Un esordio da sballo quello dei ThëM con l’album Frames

‘Frames’ dei ThëM è la cornice vuota che ha bisogno di essere riempita, è lo spazio dell’inconscio che ha bisogno di essere capito e presentato agli altri, o al pubblico, così come avviene per questo disco dove c’è tutta la rabbia e la voglia di esserci di questa band calabrese che debutta sul mercato grazie alla Overdub Recordings. Ma quella corniche che compare sulla copertina, completamente vuota, me ne ricorda altre che avevo visto anni fa su uno dei capolavori della musica rock, vale a dire Pictures at an Exhibition degli Emerson, Lake & Palmer. Ma certo, lì è tutta un’altra storia mentre qui siamo solo agli inizi, ma il rock è anche ben diverso da quello degli inglesi perché qui, i ragazzi di Calabria si muovono su un alternative che poco ha a che vedere col progressive di altri tempi. E lo si sente già dalle prima battute iniziali con Blinded, tutto orientato com’è su un’alternative conciso ed essenziale; davvero un colpo di fulmine in apertura di un album che tra l’altro è anche un esordio. E se ThëM rappresenta estraneità ed intolleranza verso quanto ci circonda, il disco suona altrettanto rude, quasi una sorta di “reclamo” verso la società che sempre più si sta estraniando dal centro dell’universo, l’uomo.
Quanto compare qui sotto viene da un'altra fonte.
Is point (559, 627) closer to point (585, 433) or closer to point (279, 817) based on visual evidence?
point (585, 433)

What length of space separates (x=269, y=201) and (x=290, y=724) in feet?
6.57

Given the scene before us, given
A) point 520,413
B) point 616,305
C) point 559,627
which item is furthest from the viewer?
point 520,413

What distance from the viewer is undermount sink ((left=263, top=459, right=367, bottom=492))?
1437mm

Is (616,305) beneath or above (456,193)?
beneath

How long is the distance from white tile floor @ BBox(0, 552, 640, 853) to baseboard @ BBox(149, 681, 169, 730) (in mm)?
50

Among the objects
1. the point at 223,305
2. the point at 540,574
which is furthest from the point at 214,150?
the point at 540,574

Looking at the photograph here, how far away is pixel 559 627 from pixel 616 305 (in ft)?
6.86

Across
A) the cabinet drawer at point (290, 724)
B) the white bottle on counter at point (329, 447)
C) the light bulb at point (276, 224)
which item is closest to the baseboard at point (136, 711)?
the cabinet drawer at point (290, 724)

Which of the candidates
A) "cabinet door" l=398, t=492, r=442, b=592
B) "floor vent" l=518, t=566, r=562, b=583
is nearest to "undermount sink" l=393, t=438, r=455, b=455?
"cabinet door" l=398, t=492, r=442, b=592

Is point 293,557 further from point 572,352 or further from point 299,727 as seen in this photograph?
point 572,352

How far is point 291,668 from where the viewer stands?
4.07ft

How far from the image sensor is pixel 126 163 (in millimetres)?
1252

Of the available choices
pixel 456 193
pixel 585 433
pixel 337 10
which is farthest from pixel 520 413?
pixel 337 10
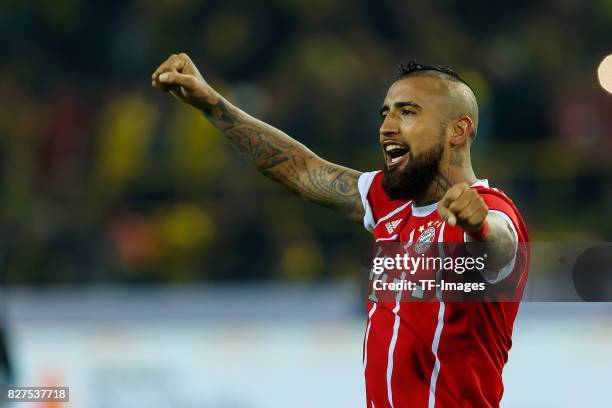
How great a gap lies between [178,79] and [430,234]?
113 cm

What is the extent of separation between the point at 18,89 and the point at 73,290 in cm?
353

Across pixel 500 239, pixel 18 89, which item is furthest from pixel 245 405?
pixel 18 89

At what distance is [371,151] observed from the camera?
10.7 metres

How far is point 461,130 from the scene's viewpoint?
4.07m

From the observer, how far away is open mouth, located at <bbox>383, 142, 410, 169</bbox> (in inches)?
159

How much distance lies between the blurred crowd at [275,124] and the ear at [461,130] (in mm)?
6093

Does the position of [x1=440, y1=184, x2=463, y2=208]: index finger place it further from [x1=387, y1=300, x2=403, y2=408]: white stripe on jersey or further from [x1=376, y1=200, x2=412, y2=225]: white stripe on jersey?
[x1=376, y1=200, x2=412, y2=225]: white stripe on jersey

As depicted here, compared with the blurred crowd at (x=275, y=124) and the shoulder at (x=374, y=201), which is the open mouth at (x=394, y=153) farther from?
the blurred crowd at (x=275, y=124)

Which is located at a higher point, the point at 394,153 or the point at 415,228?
the point at 394,153

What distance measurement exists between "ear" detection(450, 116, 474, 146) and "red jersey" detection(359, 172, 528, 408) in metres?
0.17

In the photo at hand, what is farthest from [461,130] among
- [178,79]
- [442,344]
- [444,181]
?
[178,79]

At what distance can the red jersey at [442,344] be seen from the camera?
3.81 metres

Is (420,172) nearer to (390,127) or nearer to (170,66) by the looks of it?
(390,127)

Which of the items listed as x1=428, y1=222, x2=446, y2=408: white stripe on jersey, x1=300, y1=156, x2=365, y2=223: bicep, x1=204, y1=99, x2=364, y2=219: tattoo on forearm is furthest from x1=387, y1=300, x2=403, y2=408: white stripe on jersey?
x1=204, y1=99, x2=364, y2=219: tattoo on forearm
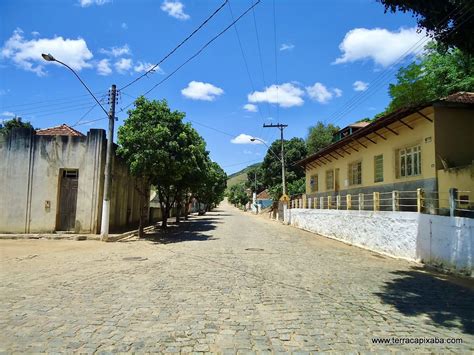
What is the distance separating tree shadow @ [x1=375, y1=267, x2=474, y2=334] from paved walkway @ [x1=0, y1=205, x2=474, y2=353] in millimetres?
20

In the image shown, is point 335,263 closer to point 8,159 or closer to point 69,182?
point 69,182

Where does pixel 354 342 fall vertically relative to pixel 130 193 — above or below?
below

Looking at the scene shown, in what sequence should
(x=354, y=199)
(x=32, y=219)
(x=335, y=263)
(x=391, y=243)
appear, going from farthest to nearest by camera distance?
1. (x=354, y=199)
2. (x=32, y=219)
3. (x=391, y=243)
4. (x=335, y=263)

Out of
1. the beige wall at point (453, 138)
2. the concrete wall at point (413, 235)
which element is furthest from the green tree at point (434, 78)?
the concrete wall at point (413, 235)

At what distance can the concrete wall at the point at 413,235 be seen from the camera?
9953mm

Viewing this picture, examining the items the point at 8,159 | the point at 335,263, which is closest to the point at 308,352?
the point at 335,263

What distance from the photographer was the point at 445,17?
29.2 feet

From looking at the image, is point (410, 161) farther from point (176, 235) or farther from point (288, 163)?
point (288, 163)

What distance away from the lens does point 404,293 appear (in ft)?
25.5

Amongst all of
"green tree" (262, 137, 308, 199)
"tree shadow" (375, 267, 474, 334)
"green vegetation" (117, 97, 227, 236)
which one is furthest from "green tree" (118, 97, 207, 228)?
"green tree" (262, 137, 308, 199)

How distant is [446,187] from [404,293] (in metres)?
6.80

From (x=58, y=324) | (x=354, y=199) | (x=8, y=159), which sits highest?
(x=8, y=159)

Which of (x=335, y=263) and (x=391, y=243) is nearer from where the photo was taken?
(x=335, y=263)

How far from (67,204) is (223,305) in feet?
48.6
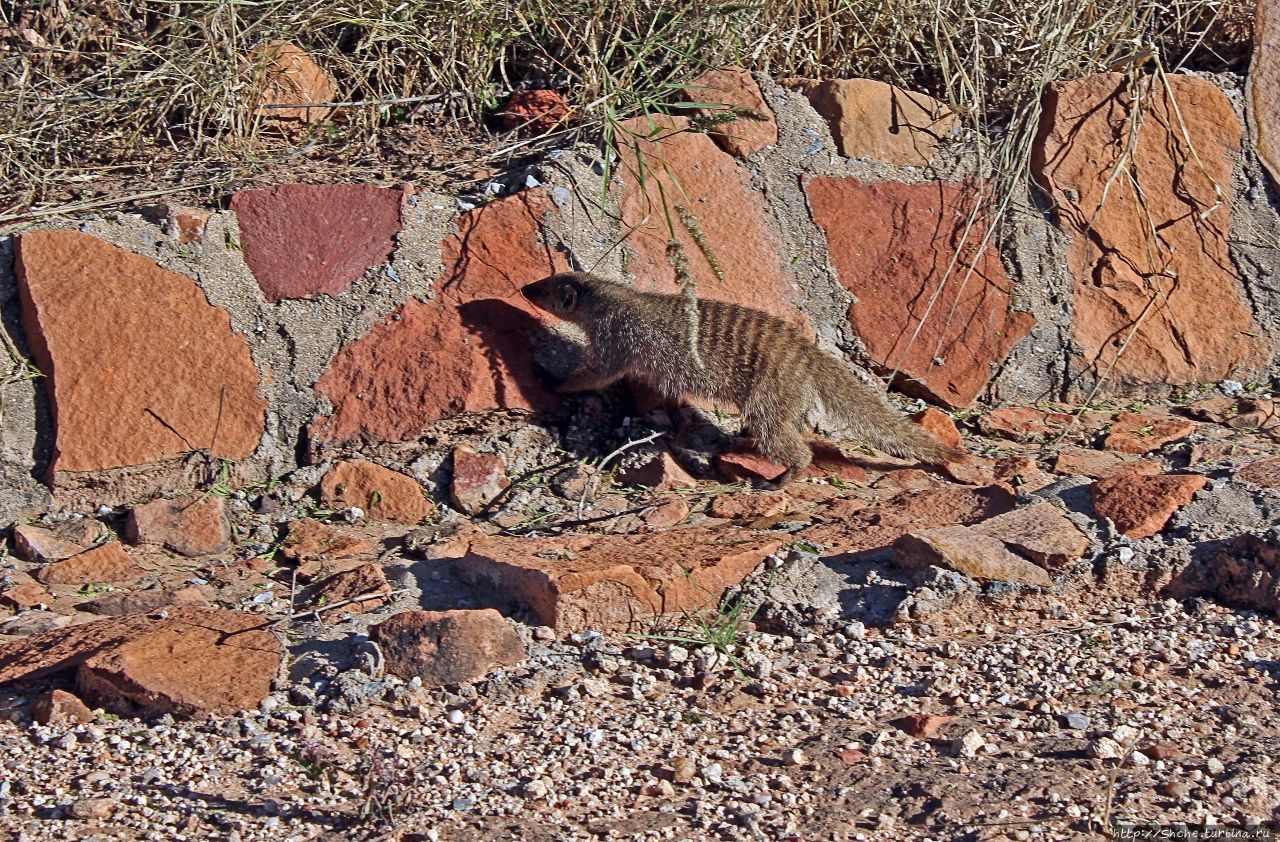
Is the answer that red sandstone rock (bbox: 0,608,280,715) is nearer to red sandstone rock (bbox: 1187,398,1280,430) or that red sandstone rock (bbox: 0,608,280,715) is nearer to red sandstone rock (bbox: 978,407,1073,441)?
red sandstone rock (bbox: 978,407,1073,441)

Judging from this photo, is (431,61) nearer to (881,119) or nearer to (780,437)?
(881,119)

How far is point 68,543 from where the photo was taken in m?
3.20

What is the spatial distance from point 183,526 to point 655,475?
120cm

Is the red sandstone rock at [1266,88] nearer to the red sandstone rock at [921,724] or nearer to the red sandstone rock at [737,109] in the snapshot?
the red sandstone rock at [737,109]

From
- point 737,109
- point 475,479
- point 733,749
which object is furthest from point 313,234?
point 733,749

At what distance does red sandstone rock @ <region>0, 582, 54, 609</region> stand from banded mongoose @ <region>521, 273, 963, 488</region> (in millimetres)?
1387

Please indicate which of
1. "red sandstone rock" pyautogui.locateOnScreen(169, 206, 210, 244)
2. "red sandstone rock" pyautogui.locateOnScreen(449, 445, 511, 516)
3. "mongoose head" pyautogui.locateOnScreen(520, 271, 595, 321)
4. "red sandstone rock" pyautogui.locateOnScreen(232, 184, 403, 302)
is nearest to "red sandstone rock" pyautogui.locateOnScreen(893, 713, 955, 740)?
"red sandstone rock" pyautogui.locateOnScreen(449, 445, 511, 516)

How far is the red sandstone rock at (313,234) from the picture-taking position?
3541mm

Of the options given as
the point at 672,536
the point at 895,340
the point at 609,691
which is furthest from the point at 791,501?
the point at 609,691

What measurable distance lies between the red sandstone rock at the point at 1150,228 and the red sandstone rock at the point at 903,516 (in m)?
0.97

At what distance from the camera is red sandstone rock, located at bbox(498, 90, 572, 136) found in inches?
157

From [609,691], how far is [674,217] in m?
1.77

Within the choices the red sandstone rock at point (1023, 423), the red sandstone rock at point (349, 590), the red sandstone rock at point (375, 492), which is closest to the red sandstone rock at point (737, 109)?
the red sandstone rock at point (1023, 423)

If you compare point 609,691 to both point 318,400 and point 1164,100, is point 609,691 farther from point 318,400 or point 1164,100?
point 1164,100
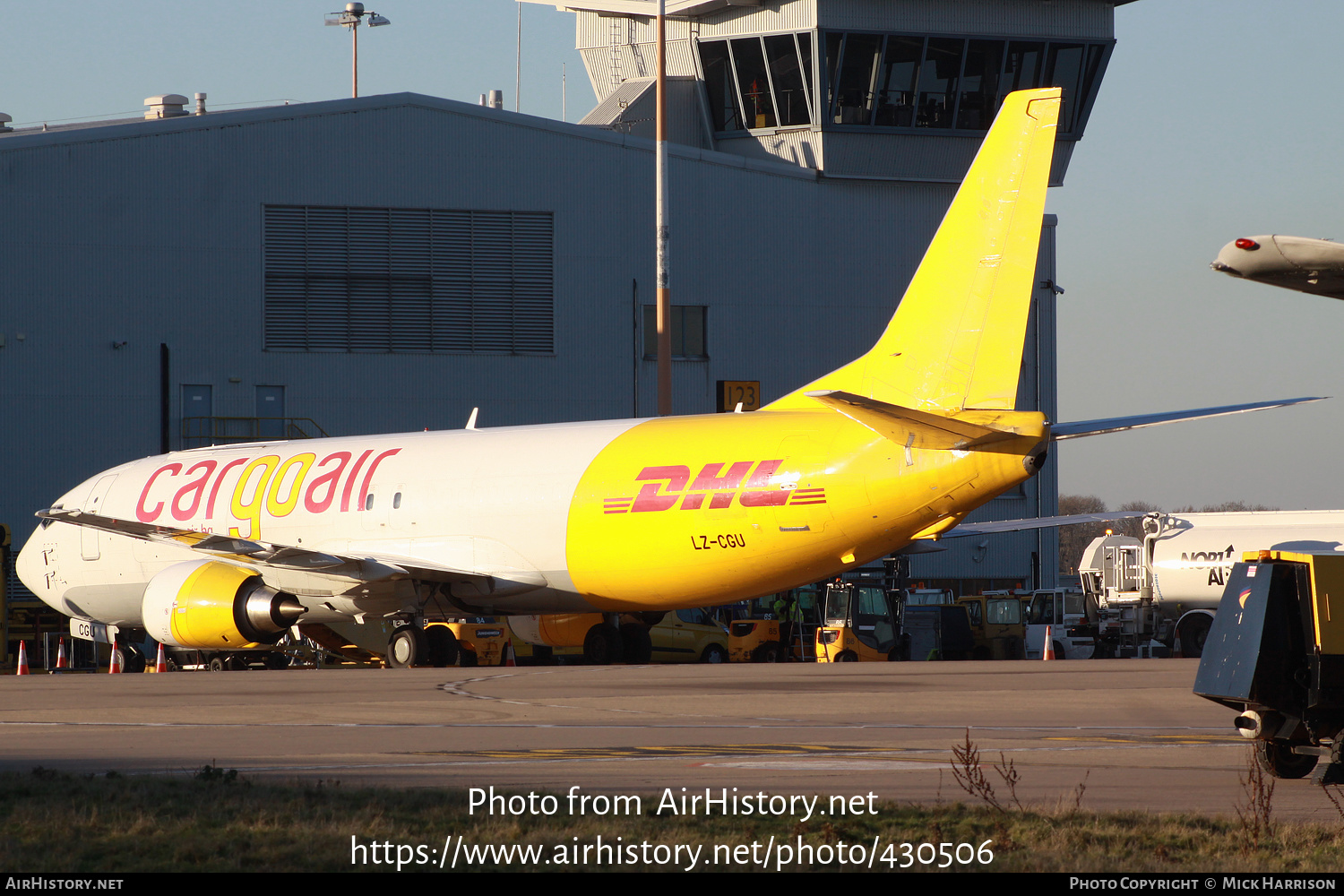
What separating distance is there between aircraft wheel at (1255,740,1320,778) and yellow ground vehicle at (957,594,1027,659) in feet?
91.5

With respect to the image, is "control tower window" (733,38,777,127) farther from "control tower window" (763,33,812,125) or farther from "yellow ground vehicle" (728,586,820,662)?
"yellow ground vehicle" (728,586,820,662)

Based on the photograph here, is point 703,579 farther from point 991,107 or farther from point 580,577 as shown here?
point 991,107

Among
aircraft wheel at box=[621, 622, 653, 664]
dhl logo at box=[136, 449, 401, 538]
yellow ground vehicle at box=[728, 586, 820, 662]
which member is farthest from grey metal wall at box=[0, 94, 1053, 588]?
aircraft wheel at box=[621, 622, 653, 664]

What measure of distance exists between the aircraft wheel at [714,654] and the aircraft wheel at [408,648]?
9.21 meters

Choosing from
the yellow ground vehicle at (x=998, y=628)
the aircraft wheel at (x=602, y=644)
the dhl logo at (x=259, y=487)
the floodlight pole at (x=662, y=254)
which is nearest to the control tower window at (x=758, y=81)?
the floodlight pole at (x=662, y=254)

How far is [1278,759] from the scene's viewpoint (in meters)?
10.5

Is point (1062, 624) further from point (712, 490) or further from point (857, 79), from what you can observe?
point (712, 490)

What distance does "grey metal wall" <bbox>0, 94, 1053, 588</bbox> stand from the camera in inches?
1821

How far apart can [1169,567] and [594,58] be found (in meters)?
31.5

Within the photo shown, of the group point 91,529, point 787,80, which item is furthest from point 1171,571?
point 91,529

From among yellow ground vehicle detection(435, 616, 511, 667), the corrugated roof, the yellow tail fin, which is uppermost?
the corrugated roof

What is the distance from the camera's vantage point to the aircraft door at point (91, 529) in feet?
101

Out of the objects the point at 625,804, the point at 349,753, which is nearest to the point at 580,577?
the point at 349,753

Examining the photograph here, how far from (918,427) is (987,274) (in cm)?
243
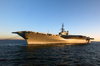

Lo dimostrano brani come Smart Pressure o il successivo Restless, quest’ultimo davvero potente per il riff che accompagna una voce che più arrabbiata non si poteva, e non poteva essere diversamente visto che il brano parla di irrequietezza. E se il vostro o il nostro posto sarà il purgatorio, proprio Purgatory si accompagna ad un rock da sballo, dove l’alternative ed il core sembrano sposarsi per prepararsi a filiare nuove e potenti trame di durezza. Quando arriva Fragments, il pezzo che dà il titolo all’album, si è già ad un punto da sballo notevole con il rock finora ascoltato che, bontà ThëM, non lascia spazio ad altro se non quello dell’elettricità ad alto tasso volumetrico. E mentre Sober sembra la calma dopo la tempesta, ma ci si sbaglia spesso in certi frangenti, con la successiva Ghost of Myself è sempre il rock di questa band del sud che dimostra di avere stoffa al punto giusto per un salto…oltre l’infinito. E mentre con Strong si assiste alla catarsi di Frames, un album di tutto rispetto, con Time ci si accorge di essere giunti al termine anche per la cadenza dell’intro che si dimostra “grande” ed entusiasmante, così come lo è stato tutto l’album che abbiamo ascoltato. Ragazzi, se questo è un esordio….ne vedremo delle belle!